Spectrum 'Urban Crunch,' Zoning, Permitting Maze Seen as Big 5G Hurdles
Between now and the U.S. 5G future sit hurdles ranging from an "urban crunch" of spectrum availability to the morass of dealing with legions of local zoning and permitting steps, speakers said at an Axios event Wednesday. North America “started late” on 5G standardization, behind the Far East, but the country has reversed its position in the past two years and the first large-scale rollout likely will happen within the next 12 months in the U.S., said Ericsson North America CEO Niklas Heuveldop.
U.S. 5G priorities include dealing with the "urban crunch" of availability, closing the rural-urban divide and leading on 5G implementation internationally, said Sen. Cory Gardner, R-Colo. Gardner said the U.S. "fell behind" Japan in 3G, and making more spectrum available for 5G is vital, citing the Advancing Innovation and Reinvigorating Widespread Access to Viable Electromagnetic Spectrum Act he co-introduced with Sen. Maggie Hassan, D-N.H. S-1682, by taking 10 percent of the proceeds raised from spectrum auctions for broadband deployments in unserved in underserved areas, tackles two of the three priorities, he said.
The U.S. also must lead on R&D, Gardner said, adding he supported more research funding for the National Institute of Standards and Technology for work on spectrum sharing.
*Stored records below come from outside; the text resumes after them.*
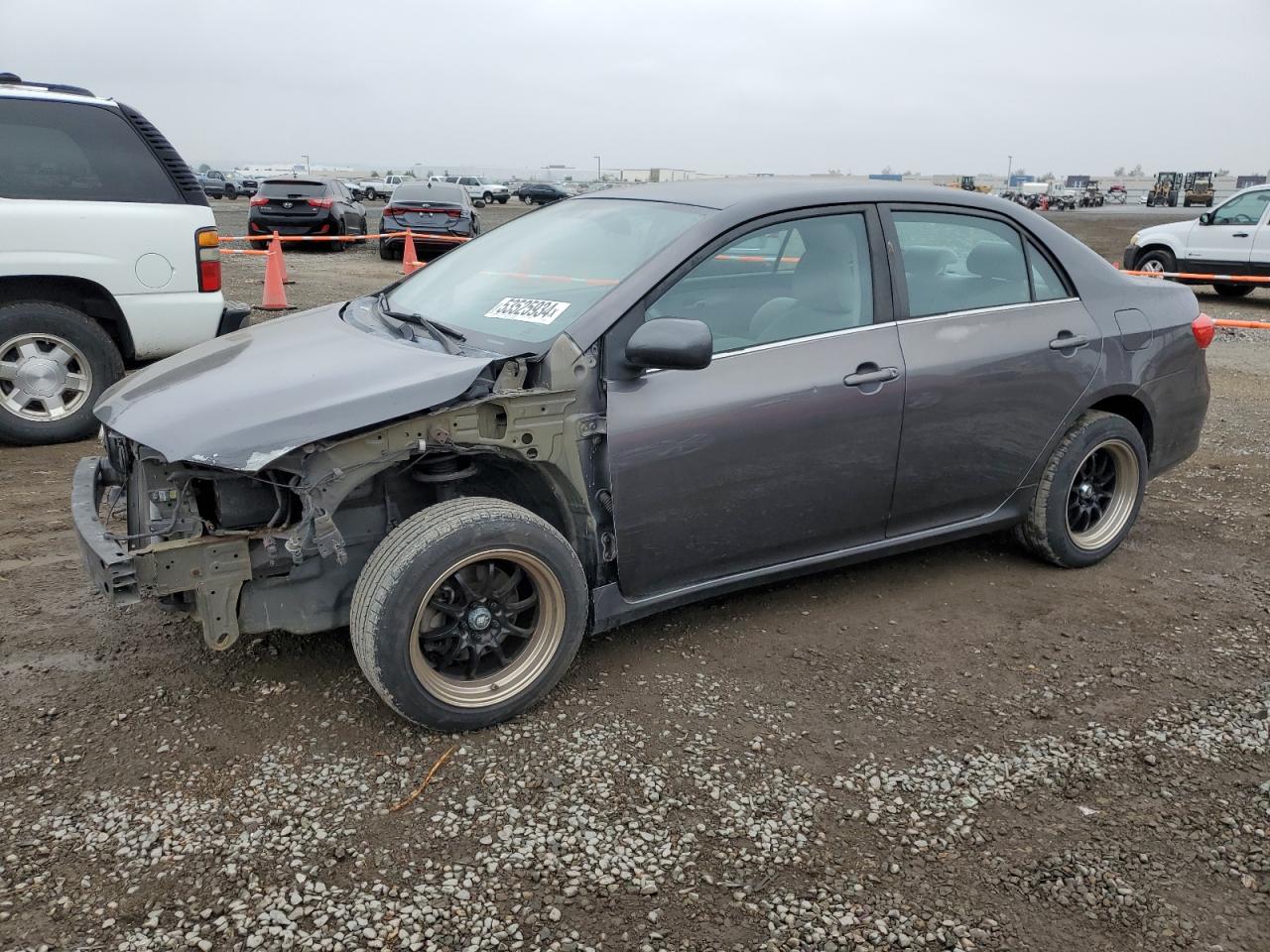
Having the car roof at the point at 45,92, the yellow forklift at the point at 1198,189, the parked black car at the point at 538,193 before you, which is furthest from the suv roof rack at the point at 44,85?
the yellow forklift at the point at 1198,189

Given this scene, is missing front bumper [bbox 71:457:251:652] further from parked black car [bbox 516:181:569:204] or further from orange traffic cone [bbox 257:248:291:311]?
parked black car [bbox 516:181:569:204]

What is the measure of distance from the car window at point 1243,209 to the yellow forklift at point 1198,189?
3764cm

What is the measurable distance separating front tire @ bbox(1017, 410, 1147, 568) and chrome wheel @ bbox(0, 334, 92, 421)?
529 centimetres

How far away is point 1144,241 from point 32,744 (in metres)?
16.2

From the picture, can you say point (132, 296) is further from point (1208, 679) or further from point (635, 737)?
point (1208, 679)

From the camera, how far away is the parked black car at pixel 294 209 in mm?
19406

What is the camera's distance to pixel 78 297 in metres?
6.02

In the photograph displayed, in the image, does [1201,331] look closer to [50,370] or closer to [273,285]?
[50,370]

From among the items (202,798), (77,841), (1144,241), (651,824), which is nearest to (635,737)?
(651,824)

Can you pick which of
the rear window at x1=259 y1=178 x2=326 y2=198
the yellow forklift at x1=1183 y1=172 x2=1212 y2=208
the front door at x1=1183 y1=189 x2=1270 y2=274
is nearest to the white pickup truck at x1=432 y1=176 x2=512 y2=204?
the rear window at x1=259 y1=178 x2=326 y2=198

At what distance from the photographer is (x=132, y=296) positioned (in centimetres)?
607

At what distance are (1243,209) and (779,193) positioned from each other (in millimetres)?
13767

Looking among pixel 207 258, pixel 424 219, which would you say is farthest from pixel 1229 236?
pixel 207 258

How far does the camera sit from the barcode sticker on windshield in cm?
348
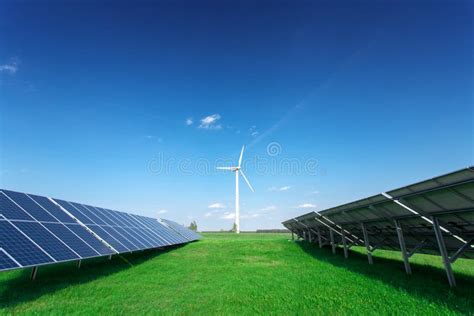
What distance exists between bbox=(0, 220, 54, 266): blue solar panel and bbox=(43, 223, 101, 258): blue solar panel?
7.01ft

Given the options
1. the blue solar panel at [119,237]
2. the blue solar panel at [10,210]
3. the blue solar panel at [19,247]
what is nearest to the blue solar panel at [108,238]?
the blue solar panel at [119,237]

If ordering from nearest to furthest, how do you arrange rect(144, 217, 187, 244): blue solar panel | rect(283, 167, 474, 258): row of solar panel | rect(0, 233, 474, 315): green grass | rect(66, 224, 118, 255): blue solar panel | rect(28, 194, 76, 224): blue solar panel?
rect(283, 167, 474, 258): row of solar panel → rect(0, 233, 474, 315): green grass → rect(66, 224, 118, 255): blue solar panel → rect(28, 194, 76, 224): blue solar panel → rect(144, 217, 187, 244): blue solar panel

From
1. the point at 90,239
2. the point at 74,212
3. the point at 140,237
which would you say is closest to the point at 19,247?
the point at 90,239

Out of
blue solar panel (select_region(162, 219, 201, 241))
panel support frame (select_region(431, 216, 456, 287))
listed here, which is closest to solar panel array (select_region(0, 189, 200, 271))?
panel support frame (select_region(431, 216, 456, 287))

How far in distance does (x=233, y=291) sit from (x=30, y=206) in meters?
11.9

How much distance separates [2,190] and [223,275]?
12.6m

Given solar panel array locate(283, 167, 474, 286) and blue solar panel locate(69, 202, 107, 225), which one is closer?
solar panel array locate(283, 167, 474, 286)

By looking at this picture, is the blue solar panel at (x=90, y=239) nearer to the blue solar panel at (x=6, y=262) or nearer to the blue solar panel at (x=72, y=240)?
the blue solar panel at (x=72, y=240)

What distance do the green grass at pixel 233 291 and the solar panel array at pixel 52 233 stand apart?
4.93 ft

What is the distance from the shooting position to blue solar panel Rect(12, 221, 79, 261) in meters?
11.8

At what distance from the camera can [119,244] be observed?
17.8m

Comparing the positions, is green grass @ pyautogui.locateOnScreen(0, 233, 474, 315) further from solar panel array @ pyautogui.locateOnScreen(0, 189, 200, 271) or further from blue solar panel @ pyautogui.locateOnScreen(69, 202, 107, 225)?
blue solar panel @ pyautogui.locateOnScreen(69, 202, 107, 225)

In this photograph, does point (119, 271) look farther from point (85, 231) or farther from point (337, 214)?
point (337, 214)

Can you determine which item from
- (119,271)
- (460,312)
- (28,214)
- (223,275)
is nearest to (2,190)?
(28,214)
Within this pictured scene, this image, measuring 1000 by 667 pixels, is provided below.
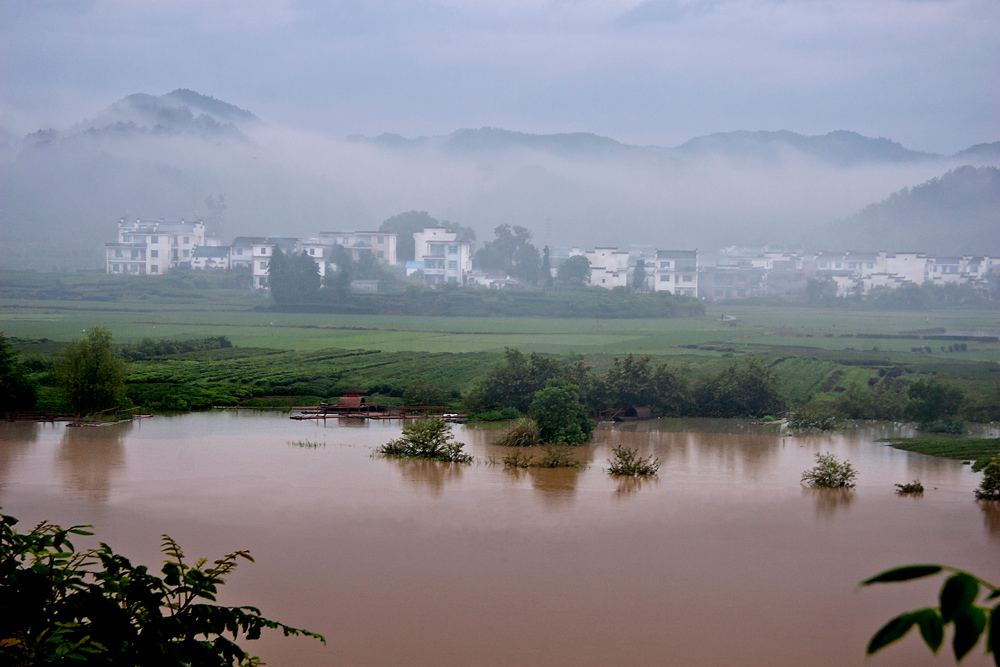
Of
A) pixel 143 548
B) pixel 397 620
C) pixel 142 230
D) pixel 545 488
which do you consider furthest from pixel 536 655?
pixel 142 230

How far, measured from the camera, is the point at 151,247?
42438mm

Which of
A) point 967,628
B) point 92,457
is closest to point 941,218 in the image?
point 92,457

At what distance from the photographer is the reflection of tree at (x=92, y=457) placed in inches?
432

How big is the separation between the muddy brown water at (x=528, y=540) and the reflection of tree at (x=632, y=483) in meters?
0.06

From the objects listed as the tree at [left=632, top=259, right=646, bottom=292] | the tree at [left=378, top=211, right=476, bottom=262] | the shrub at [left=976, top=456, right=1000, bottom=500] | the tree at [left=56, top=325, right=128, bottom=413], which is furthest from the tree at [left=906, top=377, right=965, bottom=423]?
the tree at [left=378, top=211, right=476, bottom=262]

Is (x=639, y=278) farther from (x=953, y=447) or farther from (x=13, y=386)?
(x=13, y=386)

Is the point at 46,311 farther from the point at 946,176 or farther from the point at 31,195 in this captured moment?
the point at 946,176

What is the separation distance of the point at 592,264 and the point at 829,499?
32357mm

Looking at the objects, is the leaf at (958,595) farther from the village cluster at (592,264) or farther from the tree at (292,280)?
the village cluster at (592,264)

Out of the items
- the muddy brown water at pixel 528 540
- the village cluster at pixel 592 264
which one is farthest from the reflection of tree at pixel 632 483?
the village cluster at pixel 592 264

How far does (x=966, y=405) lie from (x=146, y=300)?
28894 millimetres

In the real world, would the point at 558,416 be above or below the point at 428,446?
above

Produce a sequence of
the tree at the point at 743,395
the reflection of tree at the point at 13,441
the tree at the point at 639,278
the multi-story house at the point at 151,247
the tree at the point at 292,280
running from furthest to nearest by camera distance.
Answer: the multi-story house at the point at 151,247
the tree at the point at 639,278
the tree at the point at 292,280
the tree at the point at 743,395
the reflection of tree at the point at 13,441

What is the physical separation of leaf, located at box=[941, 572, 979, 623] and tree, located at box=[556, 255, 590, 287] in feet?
128
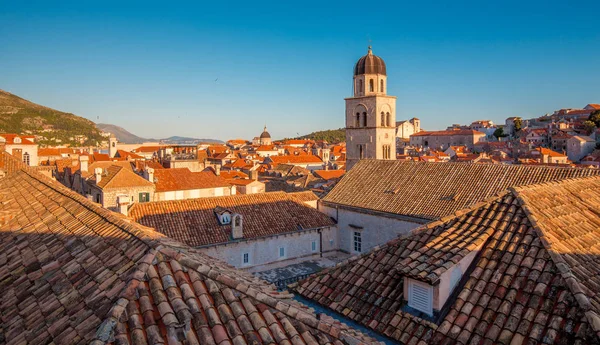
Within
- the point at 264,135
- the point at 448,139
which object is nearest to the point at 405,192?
the point at 448,139

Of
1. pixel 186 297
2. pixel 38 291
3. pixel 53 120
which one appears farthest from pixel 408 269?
pixel 53 120

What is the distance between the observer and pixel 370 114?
1359 inches

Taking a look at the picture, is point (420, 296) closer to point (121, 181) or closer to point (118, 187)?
point (118, 187)

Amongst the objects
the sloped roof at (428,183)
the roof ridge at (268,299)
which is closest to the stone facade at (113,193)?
the sloped roof at (428,183)

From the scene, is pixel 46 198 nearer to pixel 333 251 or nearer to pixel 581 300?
pixel 581 300

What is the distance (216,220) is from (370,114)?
18.1m

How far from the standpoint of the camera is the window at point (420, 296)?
6.41 m

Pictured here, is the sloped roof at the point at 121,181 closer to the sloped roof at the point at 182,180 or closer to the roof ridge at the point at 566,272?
the sloped roof at the point at 182,180

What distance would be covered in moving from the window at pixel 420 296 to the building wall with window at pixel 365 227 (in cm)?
1336

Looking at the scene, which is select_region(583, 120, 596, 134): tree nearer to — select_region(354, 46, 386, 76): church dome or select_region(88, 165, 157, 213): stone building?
select_region(354, 46, 386, 76): church dome

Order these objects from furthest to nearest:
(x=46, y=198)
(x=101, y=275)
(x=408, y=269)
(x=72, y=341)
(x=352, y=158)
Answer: (x=352, y=158)
(x=46, y=198)
(x=408, y=269)
(x=101, y=275)
(x=72, y=341)

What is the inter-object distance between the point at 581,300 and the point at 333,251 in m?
19.5

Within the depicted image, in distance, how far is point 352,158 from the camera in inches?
1411

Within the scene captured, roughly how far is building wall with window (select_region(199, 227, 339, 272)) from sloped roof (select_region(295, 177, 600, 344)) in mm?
12242
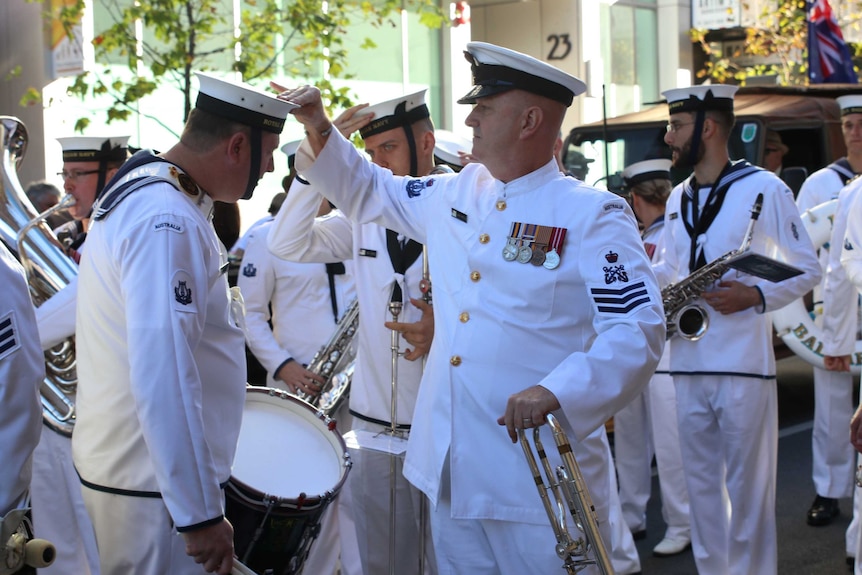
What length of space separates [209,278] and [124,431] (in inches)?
18.6

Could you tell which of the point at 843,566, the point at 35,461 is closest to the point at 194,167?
the point at 35,461

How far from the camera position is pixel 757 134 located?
33.2 ft

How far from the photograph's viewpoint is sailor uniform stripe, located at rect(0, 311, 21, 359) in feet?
9.37

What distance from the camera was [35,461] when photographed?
17.0 ft

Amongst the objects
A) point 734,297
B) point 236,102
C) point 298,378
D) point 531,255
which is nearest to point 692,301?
point 734,297

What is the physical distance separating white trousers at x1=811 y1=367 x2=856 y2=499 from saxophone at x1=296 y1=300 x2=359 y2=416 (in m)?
3.09

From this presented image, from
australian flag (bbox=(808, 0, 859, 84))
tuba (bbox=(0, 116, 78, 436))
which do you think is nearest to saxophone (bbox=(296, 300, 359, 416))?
tuba (bbox=(0, 116, 78, 436))

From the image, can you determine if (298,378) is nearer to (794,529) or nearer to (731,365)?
(731,365)

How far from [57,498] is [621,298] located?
9.86 feet

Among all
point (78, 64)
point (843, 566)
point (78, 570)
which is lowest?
point (843, 566)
He dismissed the idea of a nationalized wireless network, saying the U.S. doesn't want to rely on a single system.
Policy and regulatory hurdles to 5G implementation include the need for a stable regulatory environment, predictability regarding future spectrum access, and changes in the nation's local zoning and permitting regime given that a company might have to go through dozens of steps for permitting sites in a major metropolitan area, said Heuveldop.
And 5G will affect other industries. “The intercontinental dream for gamers is 5G," since a broad connectivity network promising lower latency would allow for online gamers to easily play against one another globally, said Mike Rufail, CEO of e-sports company Envy Gaming. Fiber networks greatly reduced latency issues, but 5G "is going to take it to the next level," he said.
Serge Matta, president of GroundTruth, a mobile-based retail advertising platform, said 5G will let the company more closely track shoppers' footprints -- knowing not just that they are at the mall but what stores they are in or near, or what floor of a building they are on, which could lead to far more precise targeted advertising. He said his company doesn't tie its tracking data about shoppers to personally identifiable information such as their names and home addresses. He said increasing privacy concerns mean the U.S. is moving increasingly not toward opt-in consent models but "knowingly consenting," with clearer information about what happens when a user decides to share or not share personal information such as location services with an app. He said that model is at least a couple of years away.